» **Work required**: All of the data, word for word and free of pictures, is the expected result.

» **Input material**:

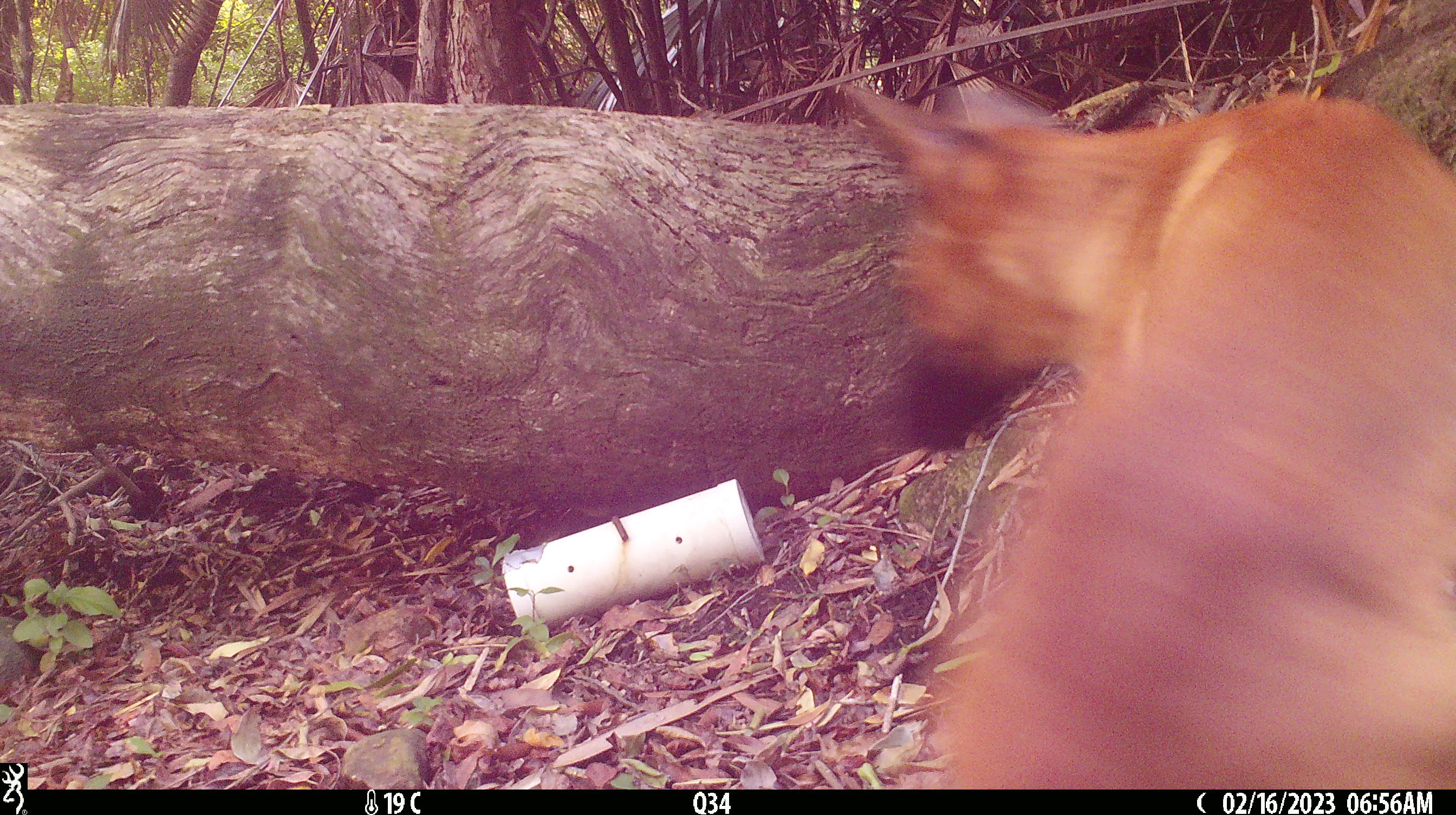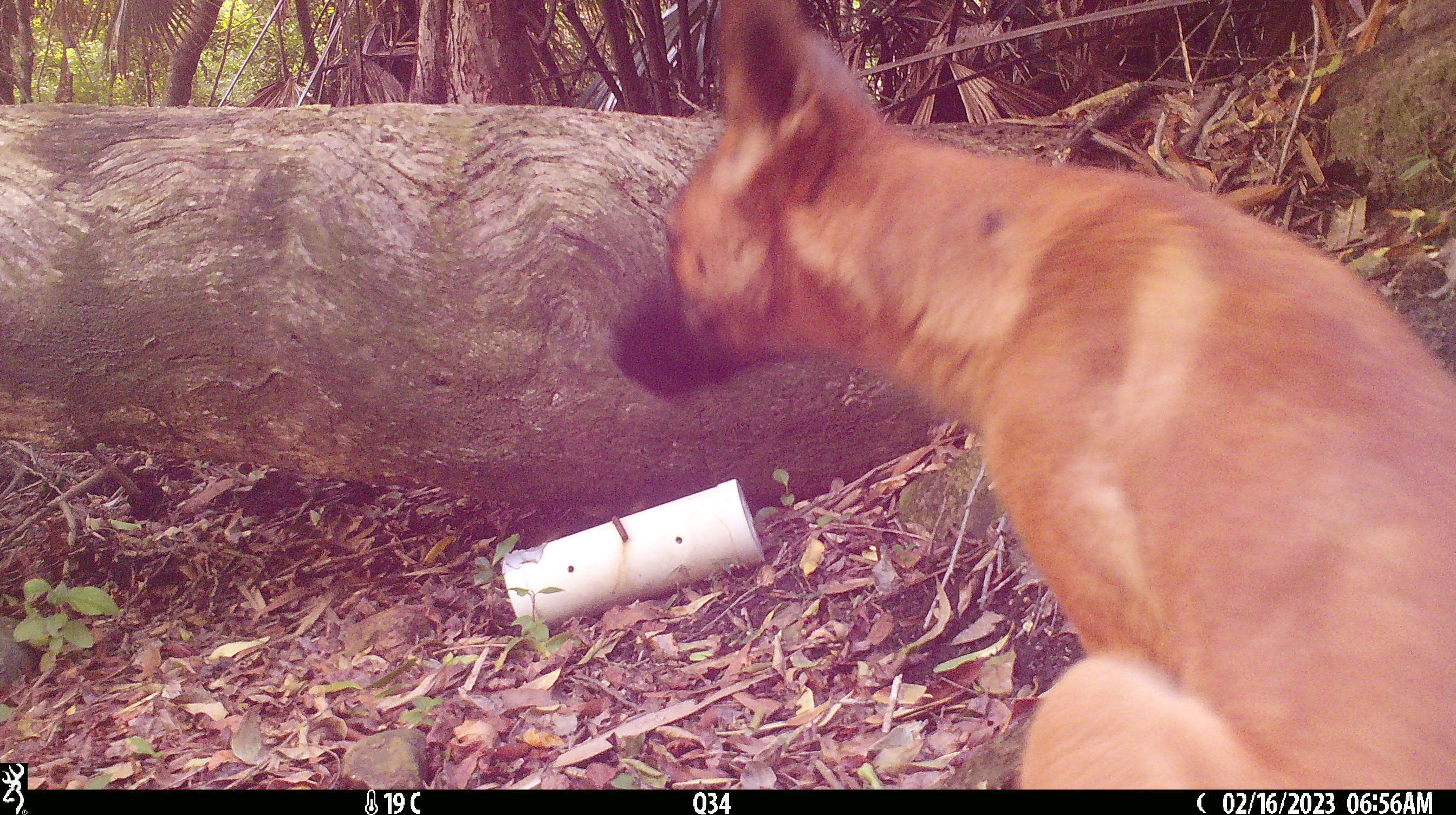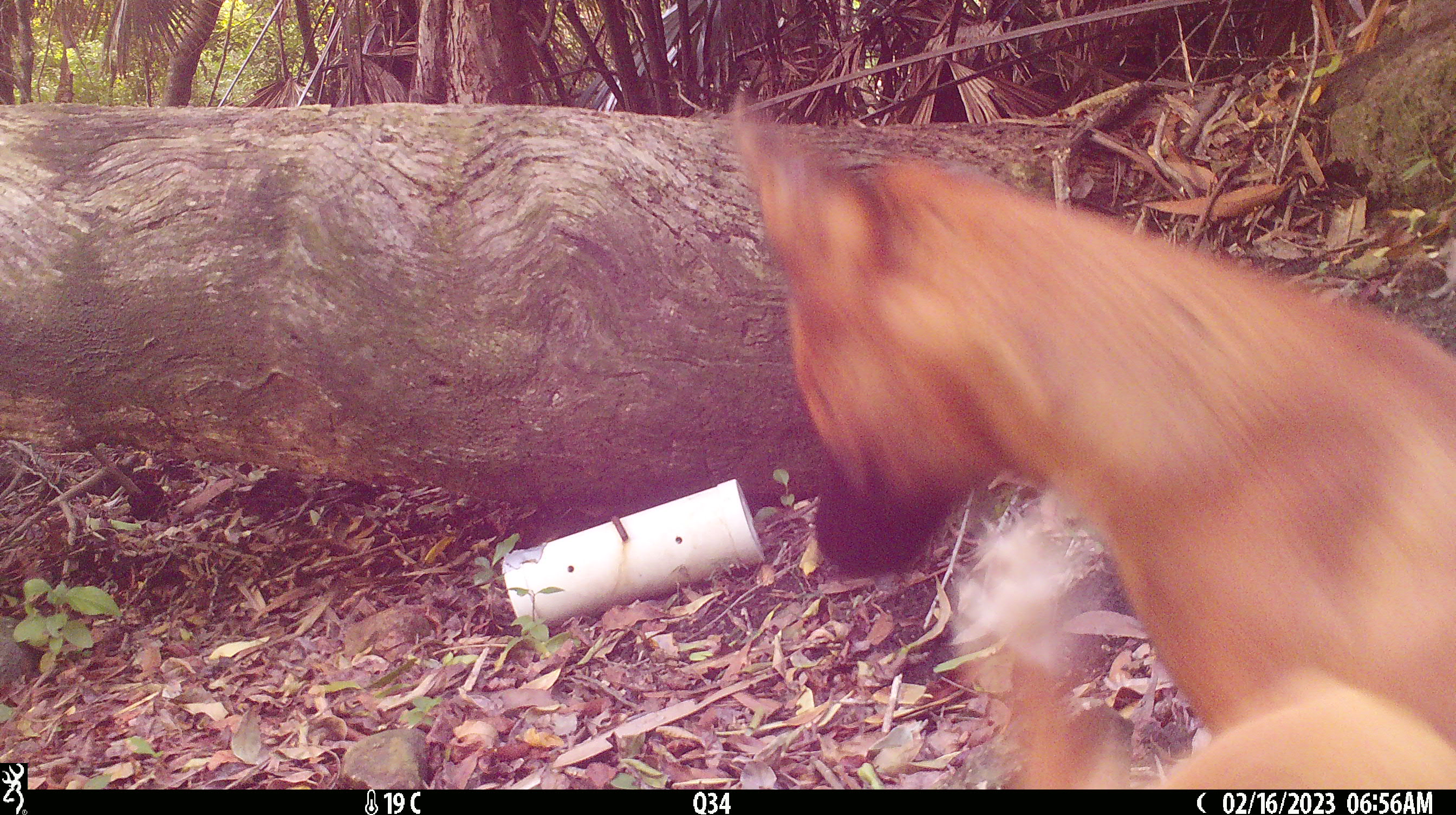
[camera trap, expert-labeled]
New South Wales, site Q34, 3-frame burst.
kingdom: Animalia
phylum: Chordata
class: Mammalia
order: Carnivora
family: Canidae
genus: Canis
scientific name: Canis familiaris dingo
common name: dingo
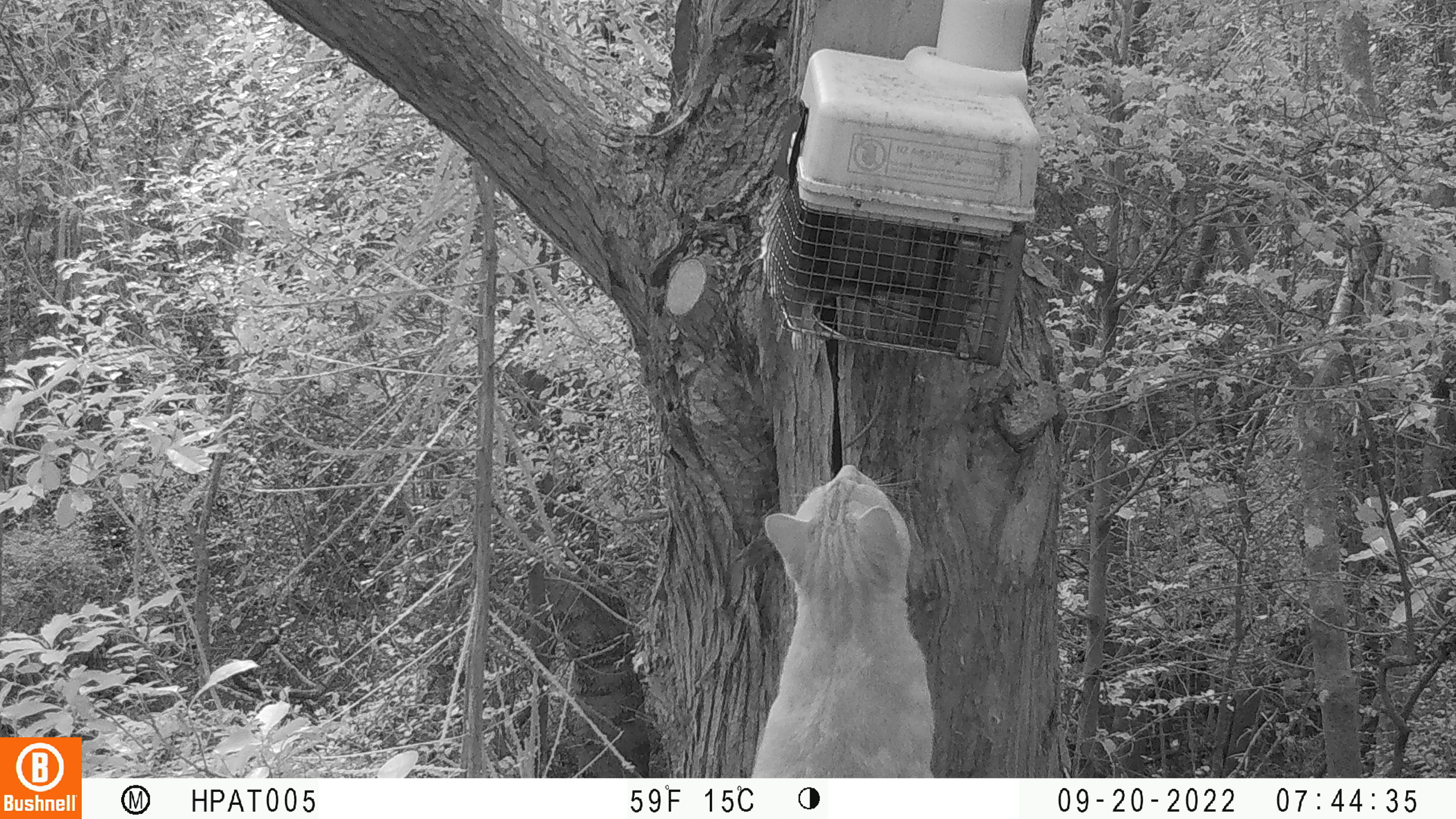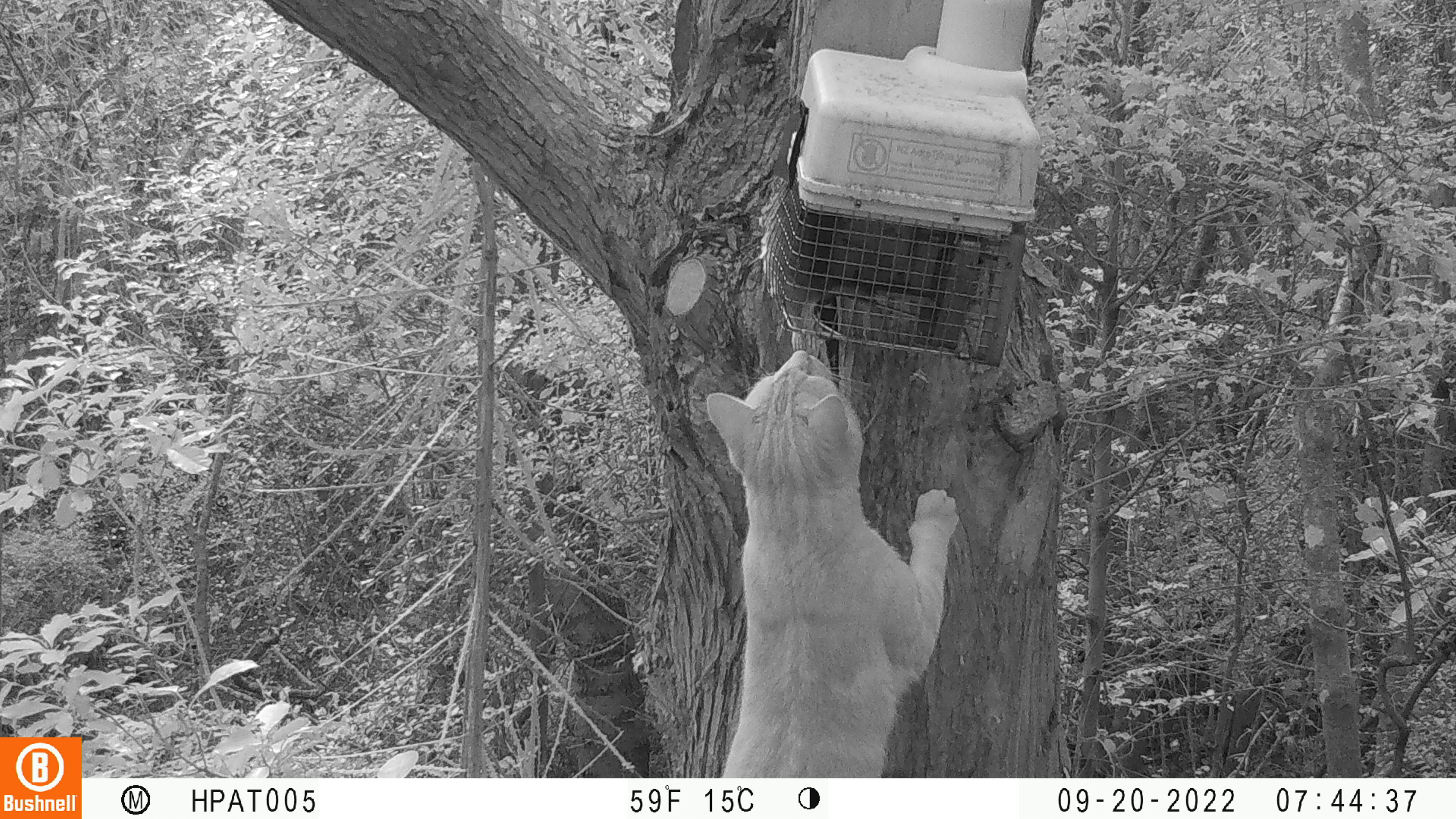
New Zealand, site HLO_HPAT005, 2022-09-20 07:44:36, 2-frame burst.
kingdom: Animalia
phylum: Chordata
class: Mammalia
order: Carnivora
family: Felidae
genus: Felis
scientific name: Felis catus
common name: domestic cat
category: cat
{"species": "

» **Response to the exercise**:
[camera trap, expert-labeled]
New South Wales, site Q34, 3-frame burst.
kingdom: Animalia
phylum: Chordata
class: Mammalia
order: Carnivora
family: Canidae
genus: Canis
scientific name: Canis familiaris dingo
common name: dingo
New Zealand, site HLO_HPAT005, 2022-09-20 07:44:36, 2-frame burst.
kingdom: Animalia
phylum: Chordata
class: Mammalia
order: Carnivora
family: Felidae
genus: Felis
scientific name: Felis catus
common name: domestic cat
category: cat
{"species": "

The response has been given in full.